Vallely Law, PLLC, Syosset, NY (Natalia Thomas of counsel), for respondent.
In an action to foreclose a mortgage, the defendant Angel Paniagua appeals from an order of the Supreme Court, Suffolk County (Howard H. Heckman, Jr., J.), dated October 25, 2019. The order, insofar as appealed from, denied that branch of that defendant's motion which was pursuant to CPLR 3211 (a) (5) to dismiss the complaint insofar as asserted against him as time-barred.
Ordered that the order is reversed insofar as appealed from, on the law, with costs, and that branch of the motion of the defendant Angel Paniagua which was pursuant to CPLR 3211 (a) (5) to dismiss the complaint insofar as asserted against him as time-barred is granted.
In January 2019, the plaintiff commenced this action against the defendant Angel Paniagua (hereinafter the defendant), among others, to foreclose a mortgage on property located in Bay Shore. In lieu of answering the complaint, the defendant moved, inter alia, pursuant to CPLR 3211 (a) (5) to dismiss the complaint insofar as asserted against him as time-barred, citing the commencement of a prior action to foreclose the same mortgage in June 2010 (hereinafter the 2010 action). The plaintiff opposed the motion, arguing, among other things, that there remained questions of fact as to whether the debt was de-accelerated and whether the debt had been acknowledged by the defendant. In an order dated October 25, 2019, the Supreme Court, inter alia, denied that branch of the defendant's motion. The defendant appeals.
" 'On a motion to dismiss a complaint pursuant to CPLR 3211 (a) (5) on the ground that the statute of limitations has expired, the moving defendant must establish, prima facie, that the time in which to commence the action has expired' " (U.S. Bank N.A. v Vitolo, 182 AD3d 627, 627-628 [2020], quoting Wells Fargo Bank, N.A. v Eitani, 148 AD3d 193, 197 [2017]). " 'If the defendant satisfies this burden, the burden shifts to the plaintiff to raise a question of fact as to whether the statute of limitations was tolled or otherwise inapplicable, or whether the plaintiff actually commenced the action within the applicable limitations period' " (U.S. Bank N.A. v Vitolo, 182 AD3d at 628, quoting Barry v Cadman Towers, Inc., 136 AD3d 951, 952 [2016]).

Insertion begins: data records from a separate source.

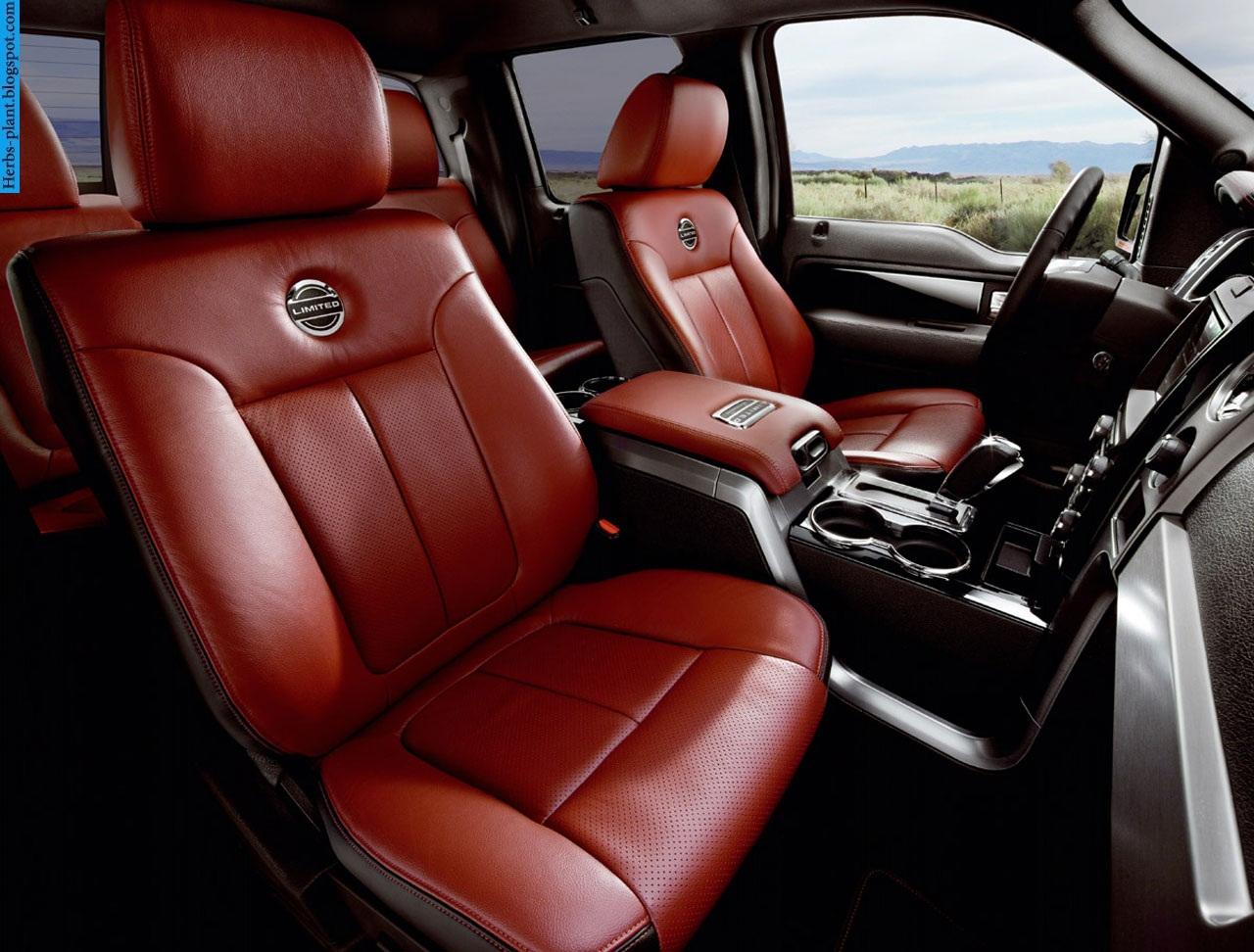 Ford f150 car 2013 interior - صور سيارة فورد ف150 2013 من الداخل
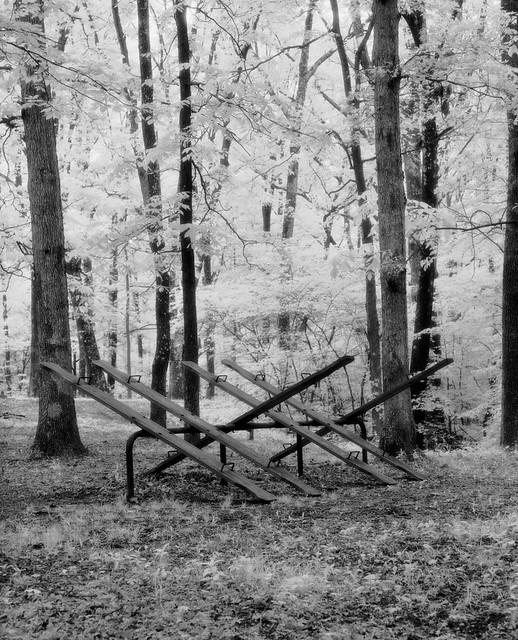 CHILDHOOD'S END 2: Teeter-Totter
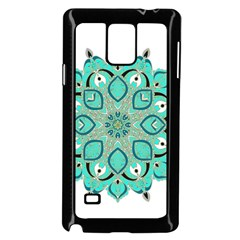 Ornate Mandala Samsung Galaxy Note 4 Case (black) by Valentinaart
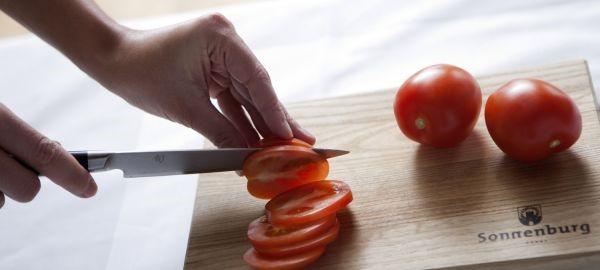 Abb. zu Vegan schlemmen im Hotel Sonnenburg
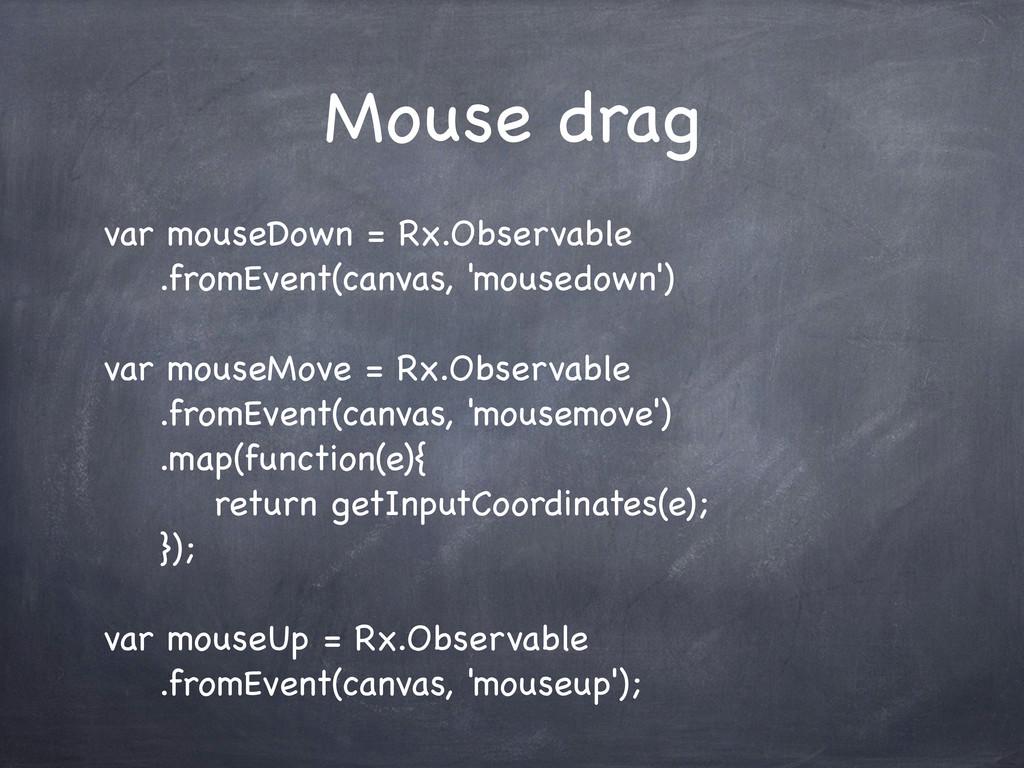Mouse drag var mouseDown = Rx.Observable .fromE...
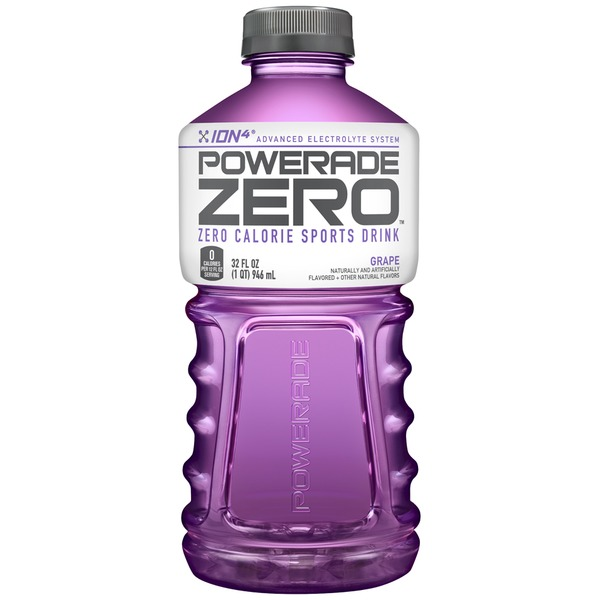 Powerade Zero Zero Calorie Grape Sports Drink
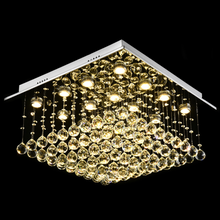 Square Raindrop Design Crystal Chandelier With Warm Light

An action to foreclose a mortgage is governed by a six-year statute of limitations (see CPLR 213 [4]). Even if a mortgage is payable in installments, once a mortgage debt is accelerated, the entire amount is due and the statute of limitations begins to run on the entire debt (see Bank of [*2]N.Y. Mellon v Craig, 169 AD3d 627, 629 [2019]; Kashipour v Wilmington Sav. Fund Socy., FSB, 144 AD3d 985, 986 [2016]). Acceleration may occur, inter alia, by the commencement of a foreclosure action (see Fannie Mae v 133 Mgt., LLC, 126 AD3d 670, 670 [2015]). "A lender may revoke its election to accelerate the mortgage, but it must do so by an affirmative act of revocation occurring during the six-year statute of limitations period" (NMNT Realty Corp. v Knoxville 2012 Trust, 151 AD3d 1068, 1069 [2017]). "Where acceleration occur[s] by virtue of the filing of a complaint in a foreclosure action, the noteholder's voluntary discontinuance of that action constitutes an affirmative act of revocation of that acceleration as a matter of law, absent an express, contemporaneous statement to the contrary by the noteholder" (Freedom Mtge. Corp. v Engel, 37 NY3d 1, 32 [2021]; see U.S. Bank N.A. v Davids, 197 AD3d 1203, 1204 [2021]).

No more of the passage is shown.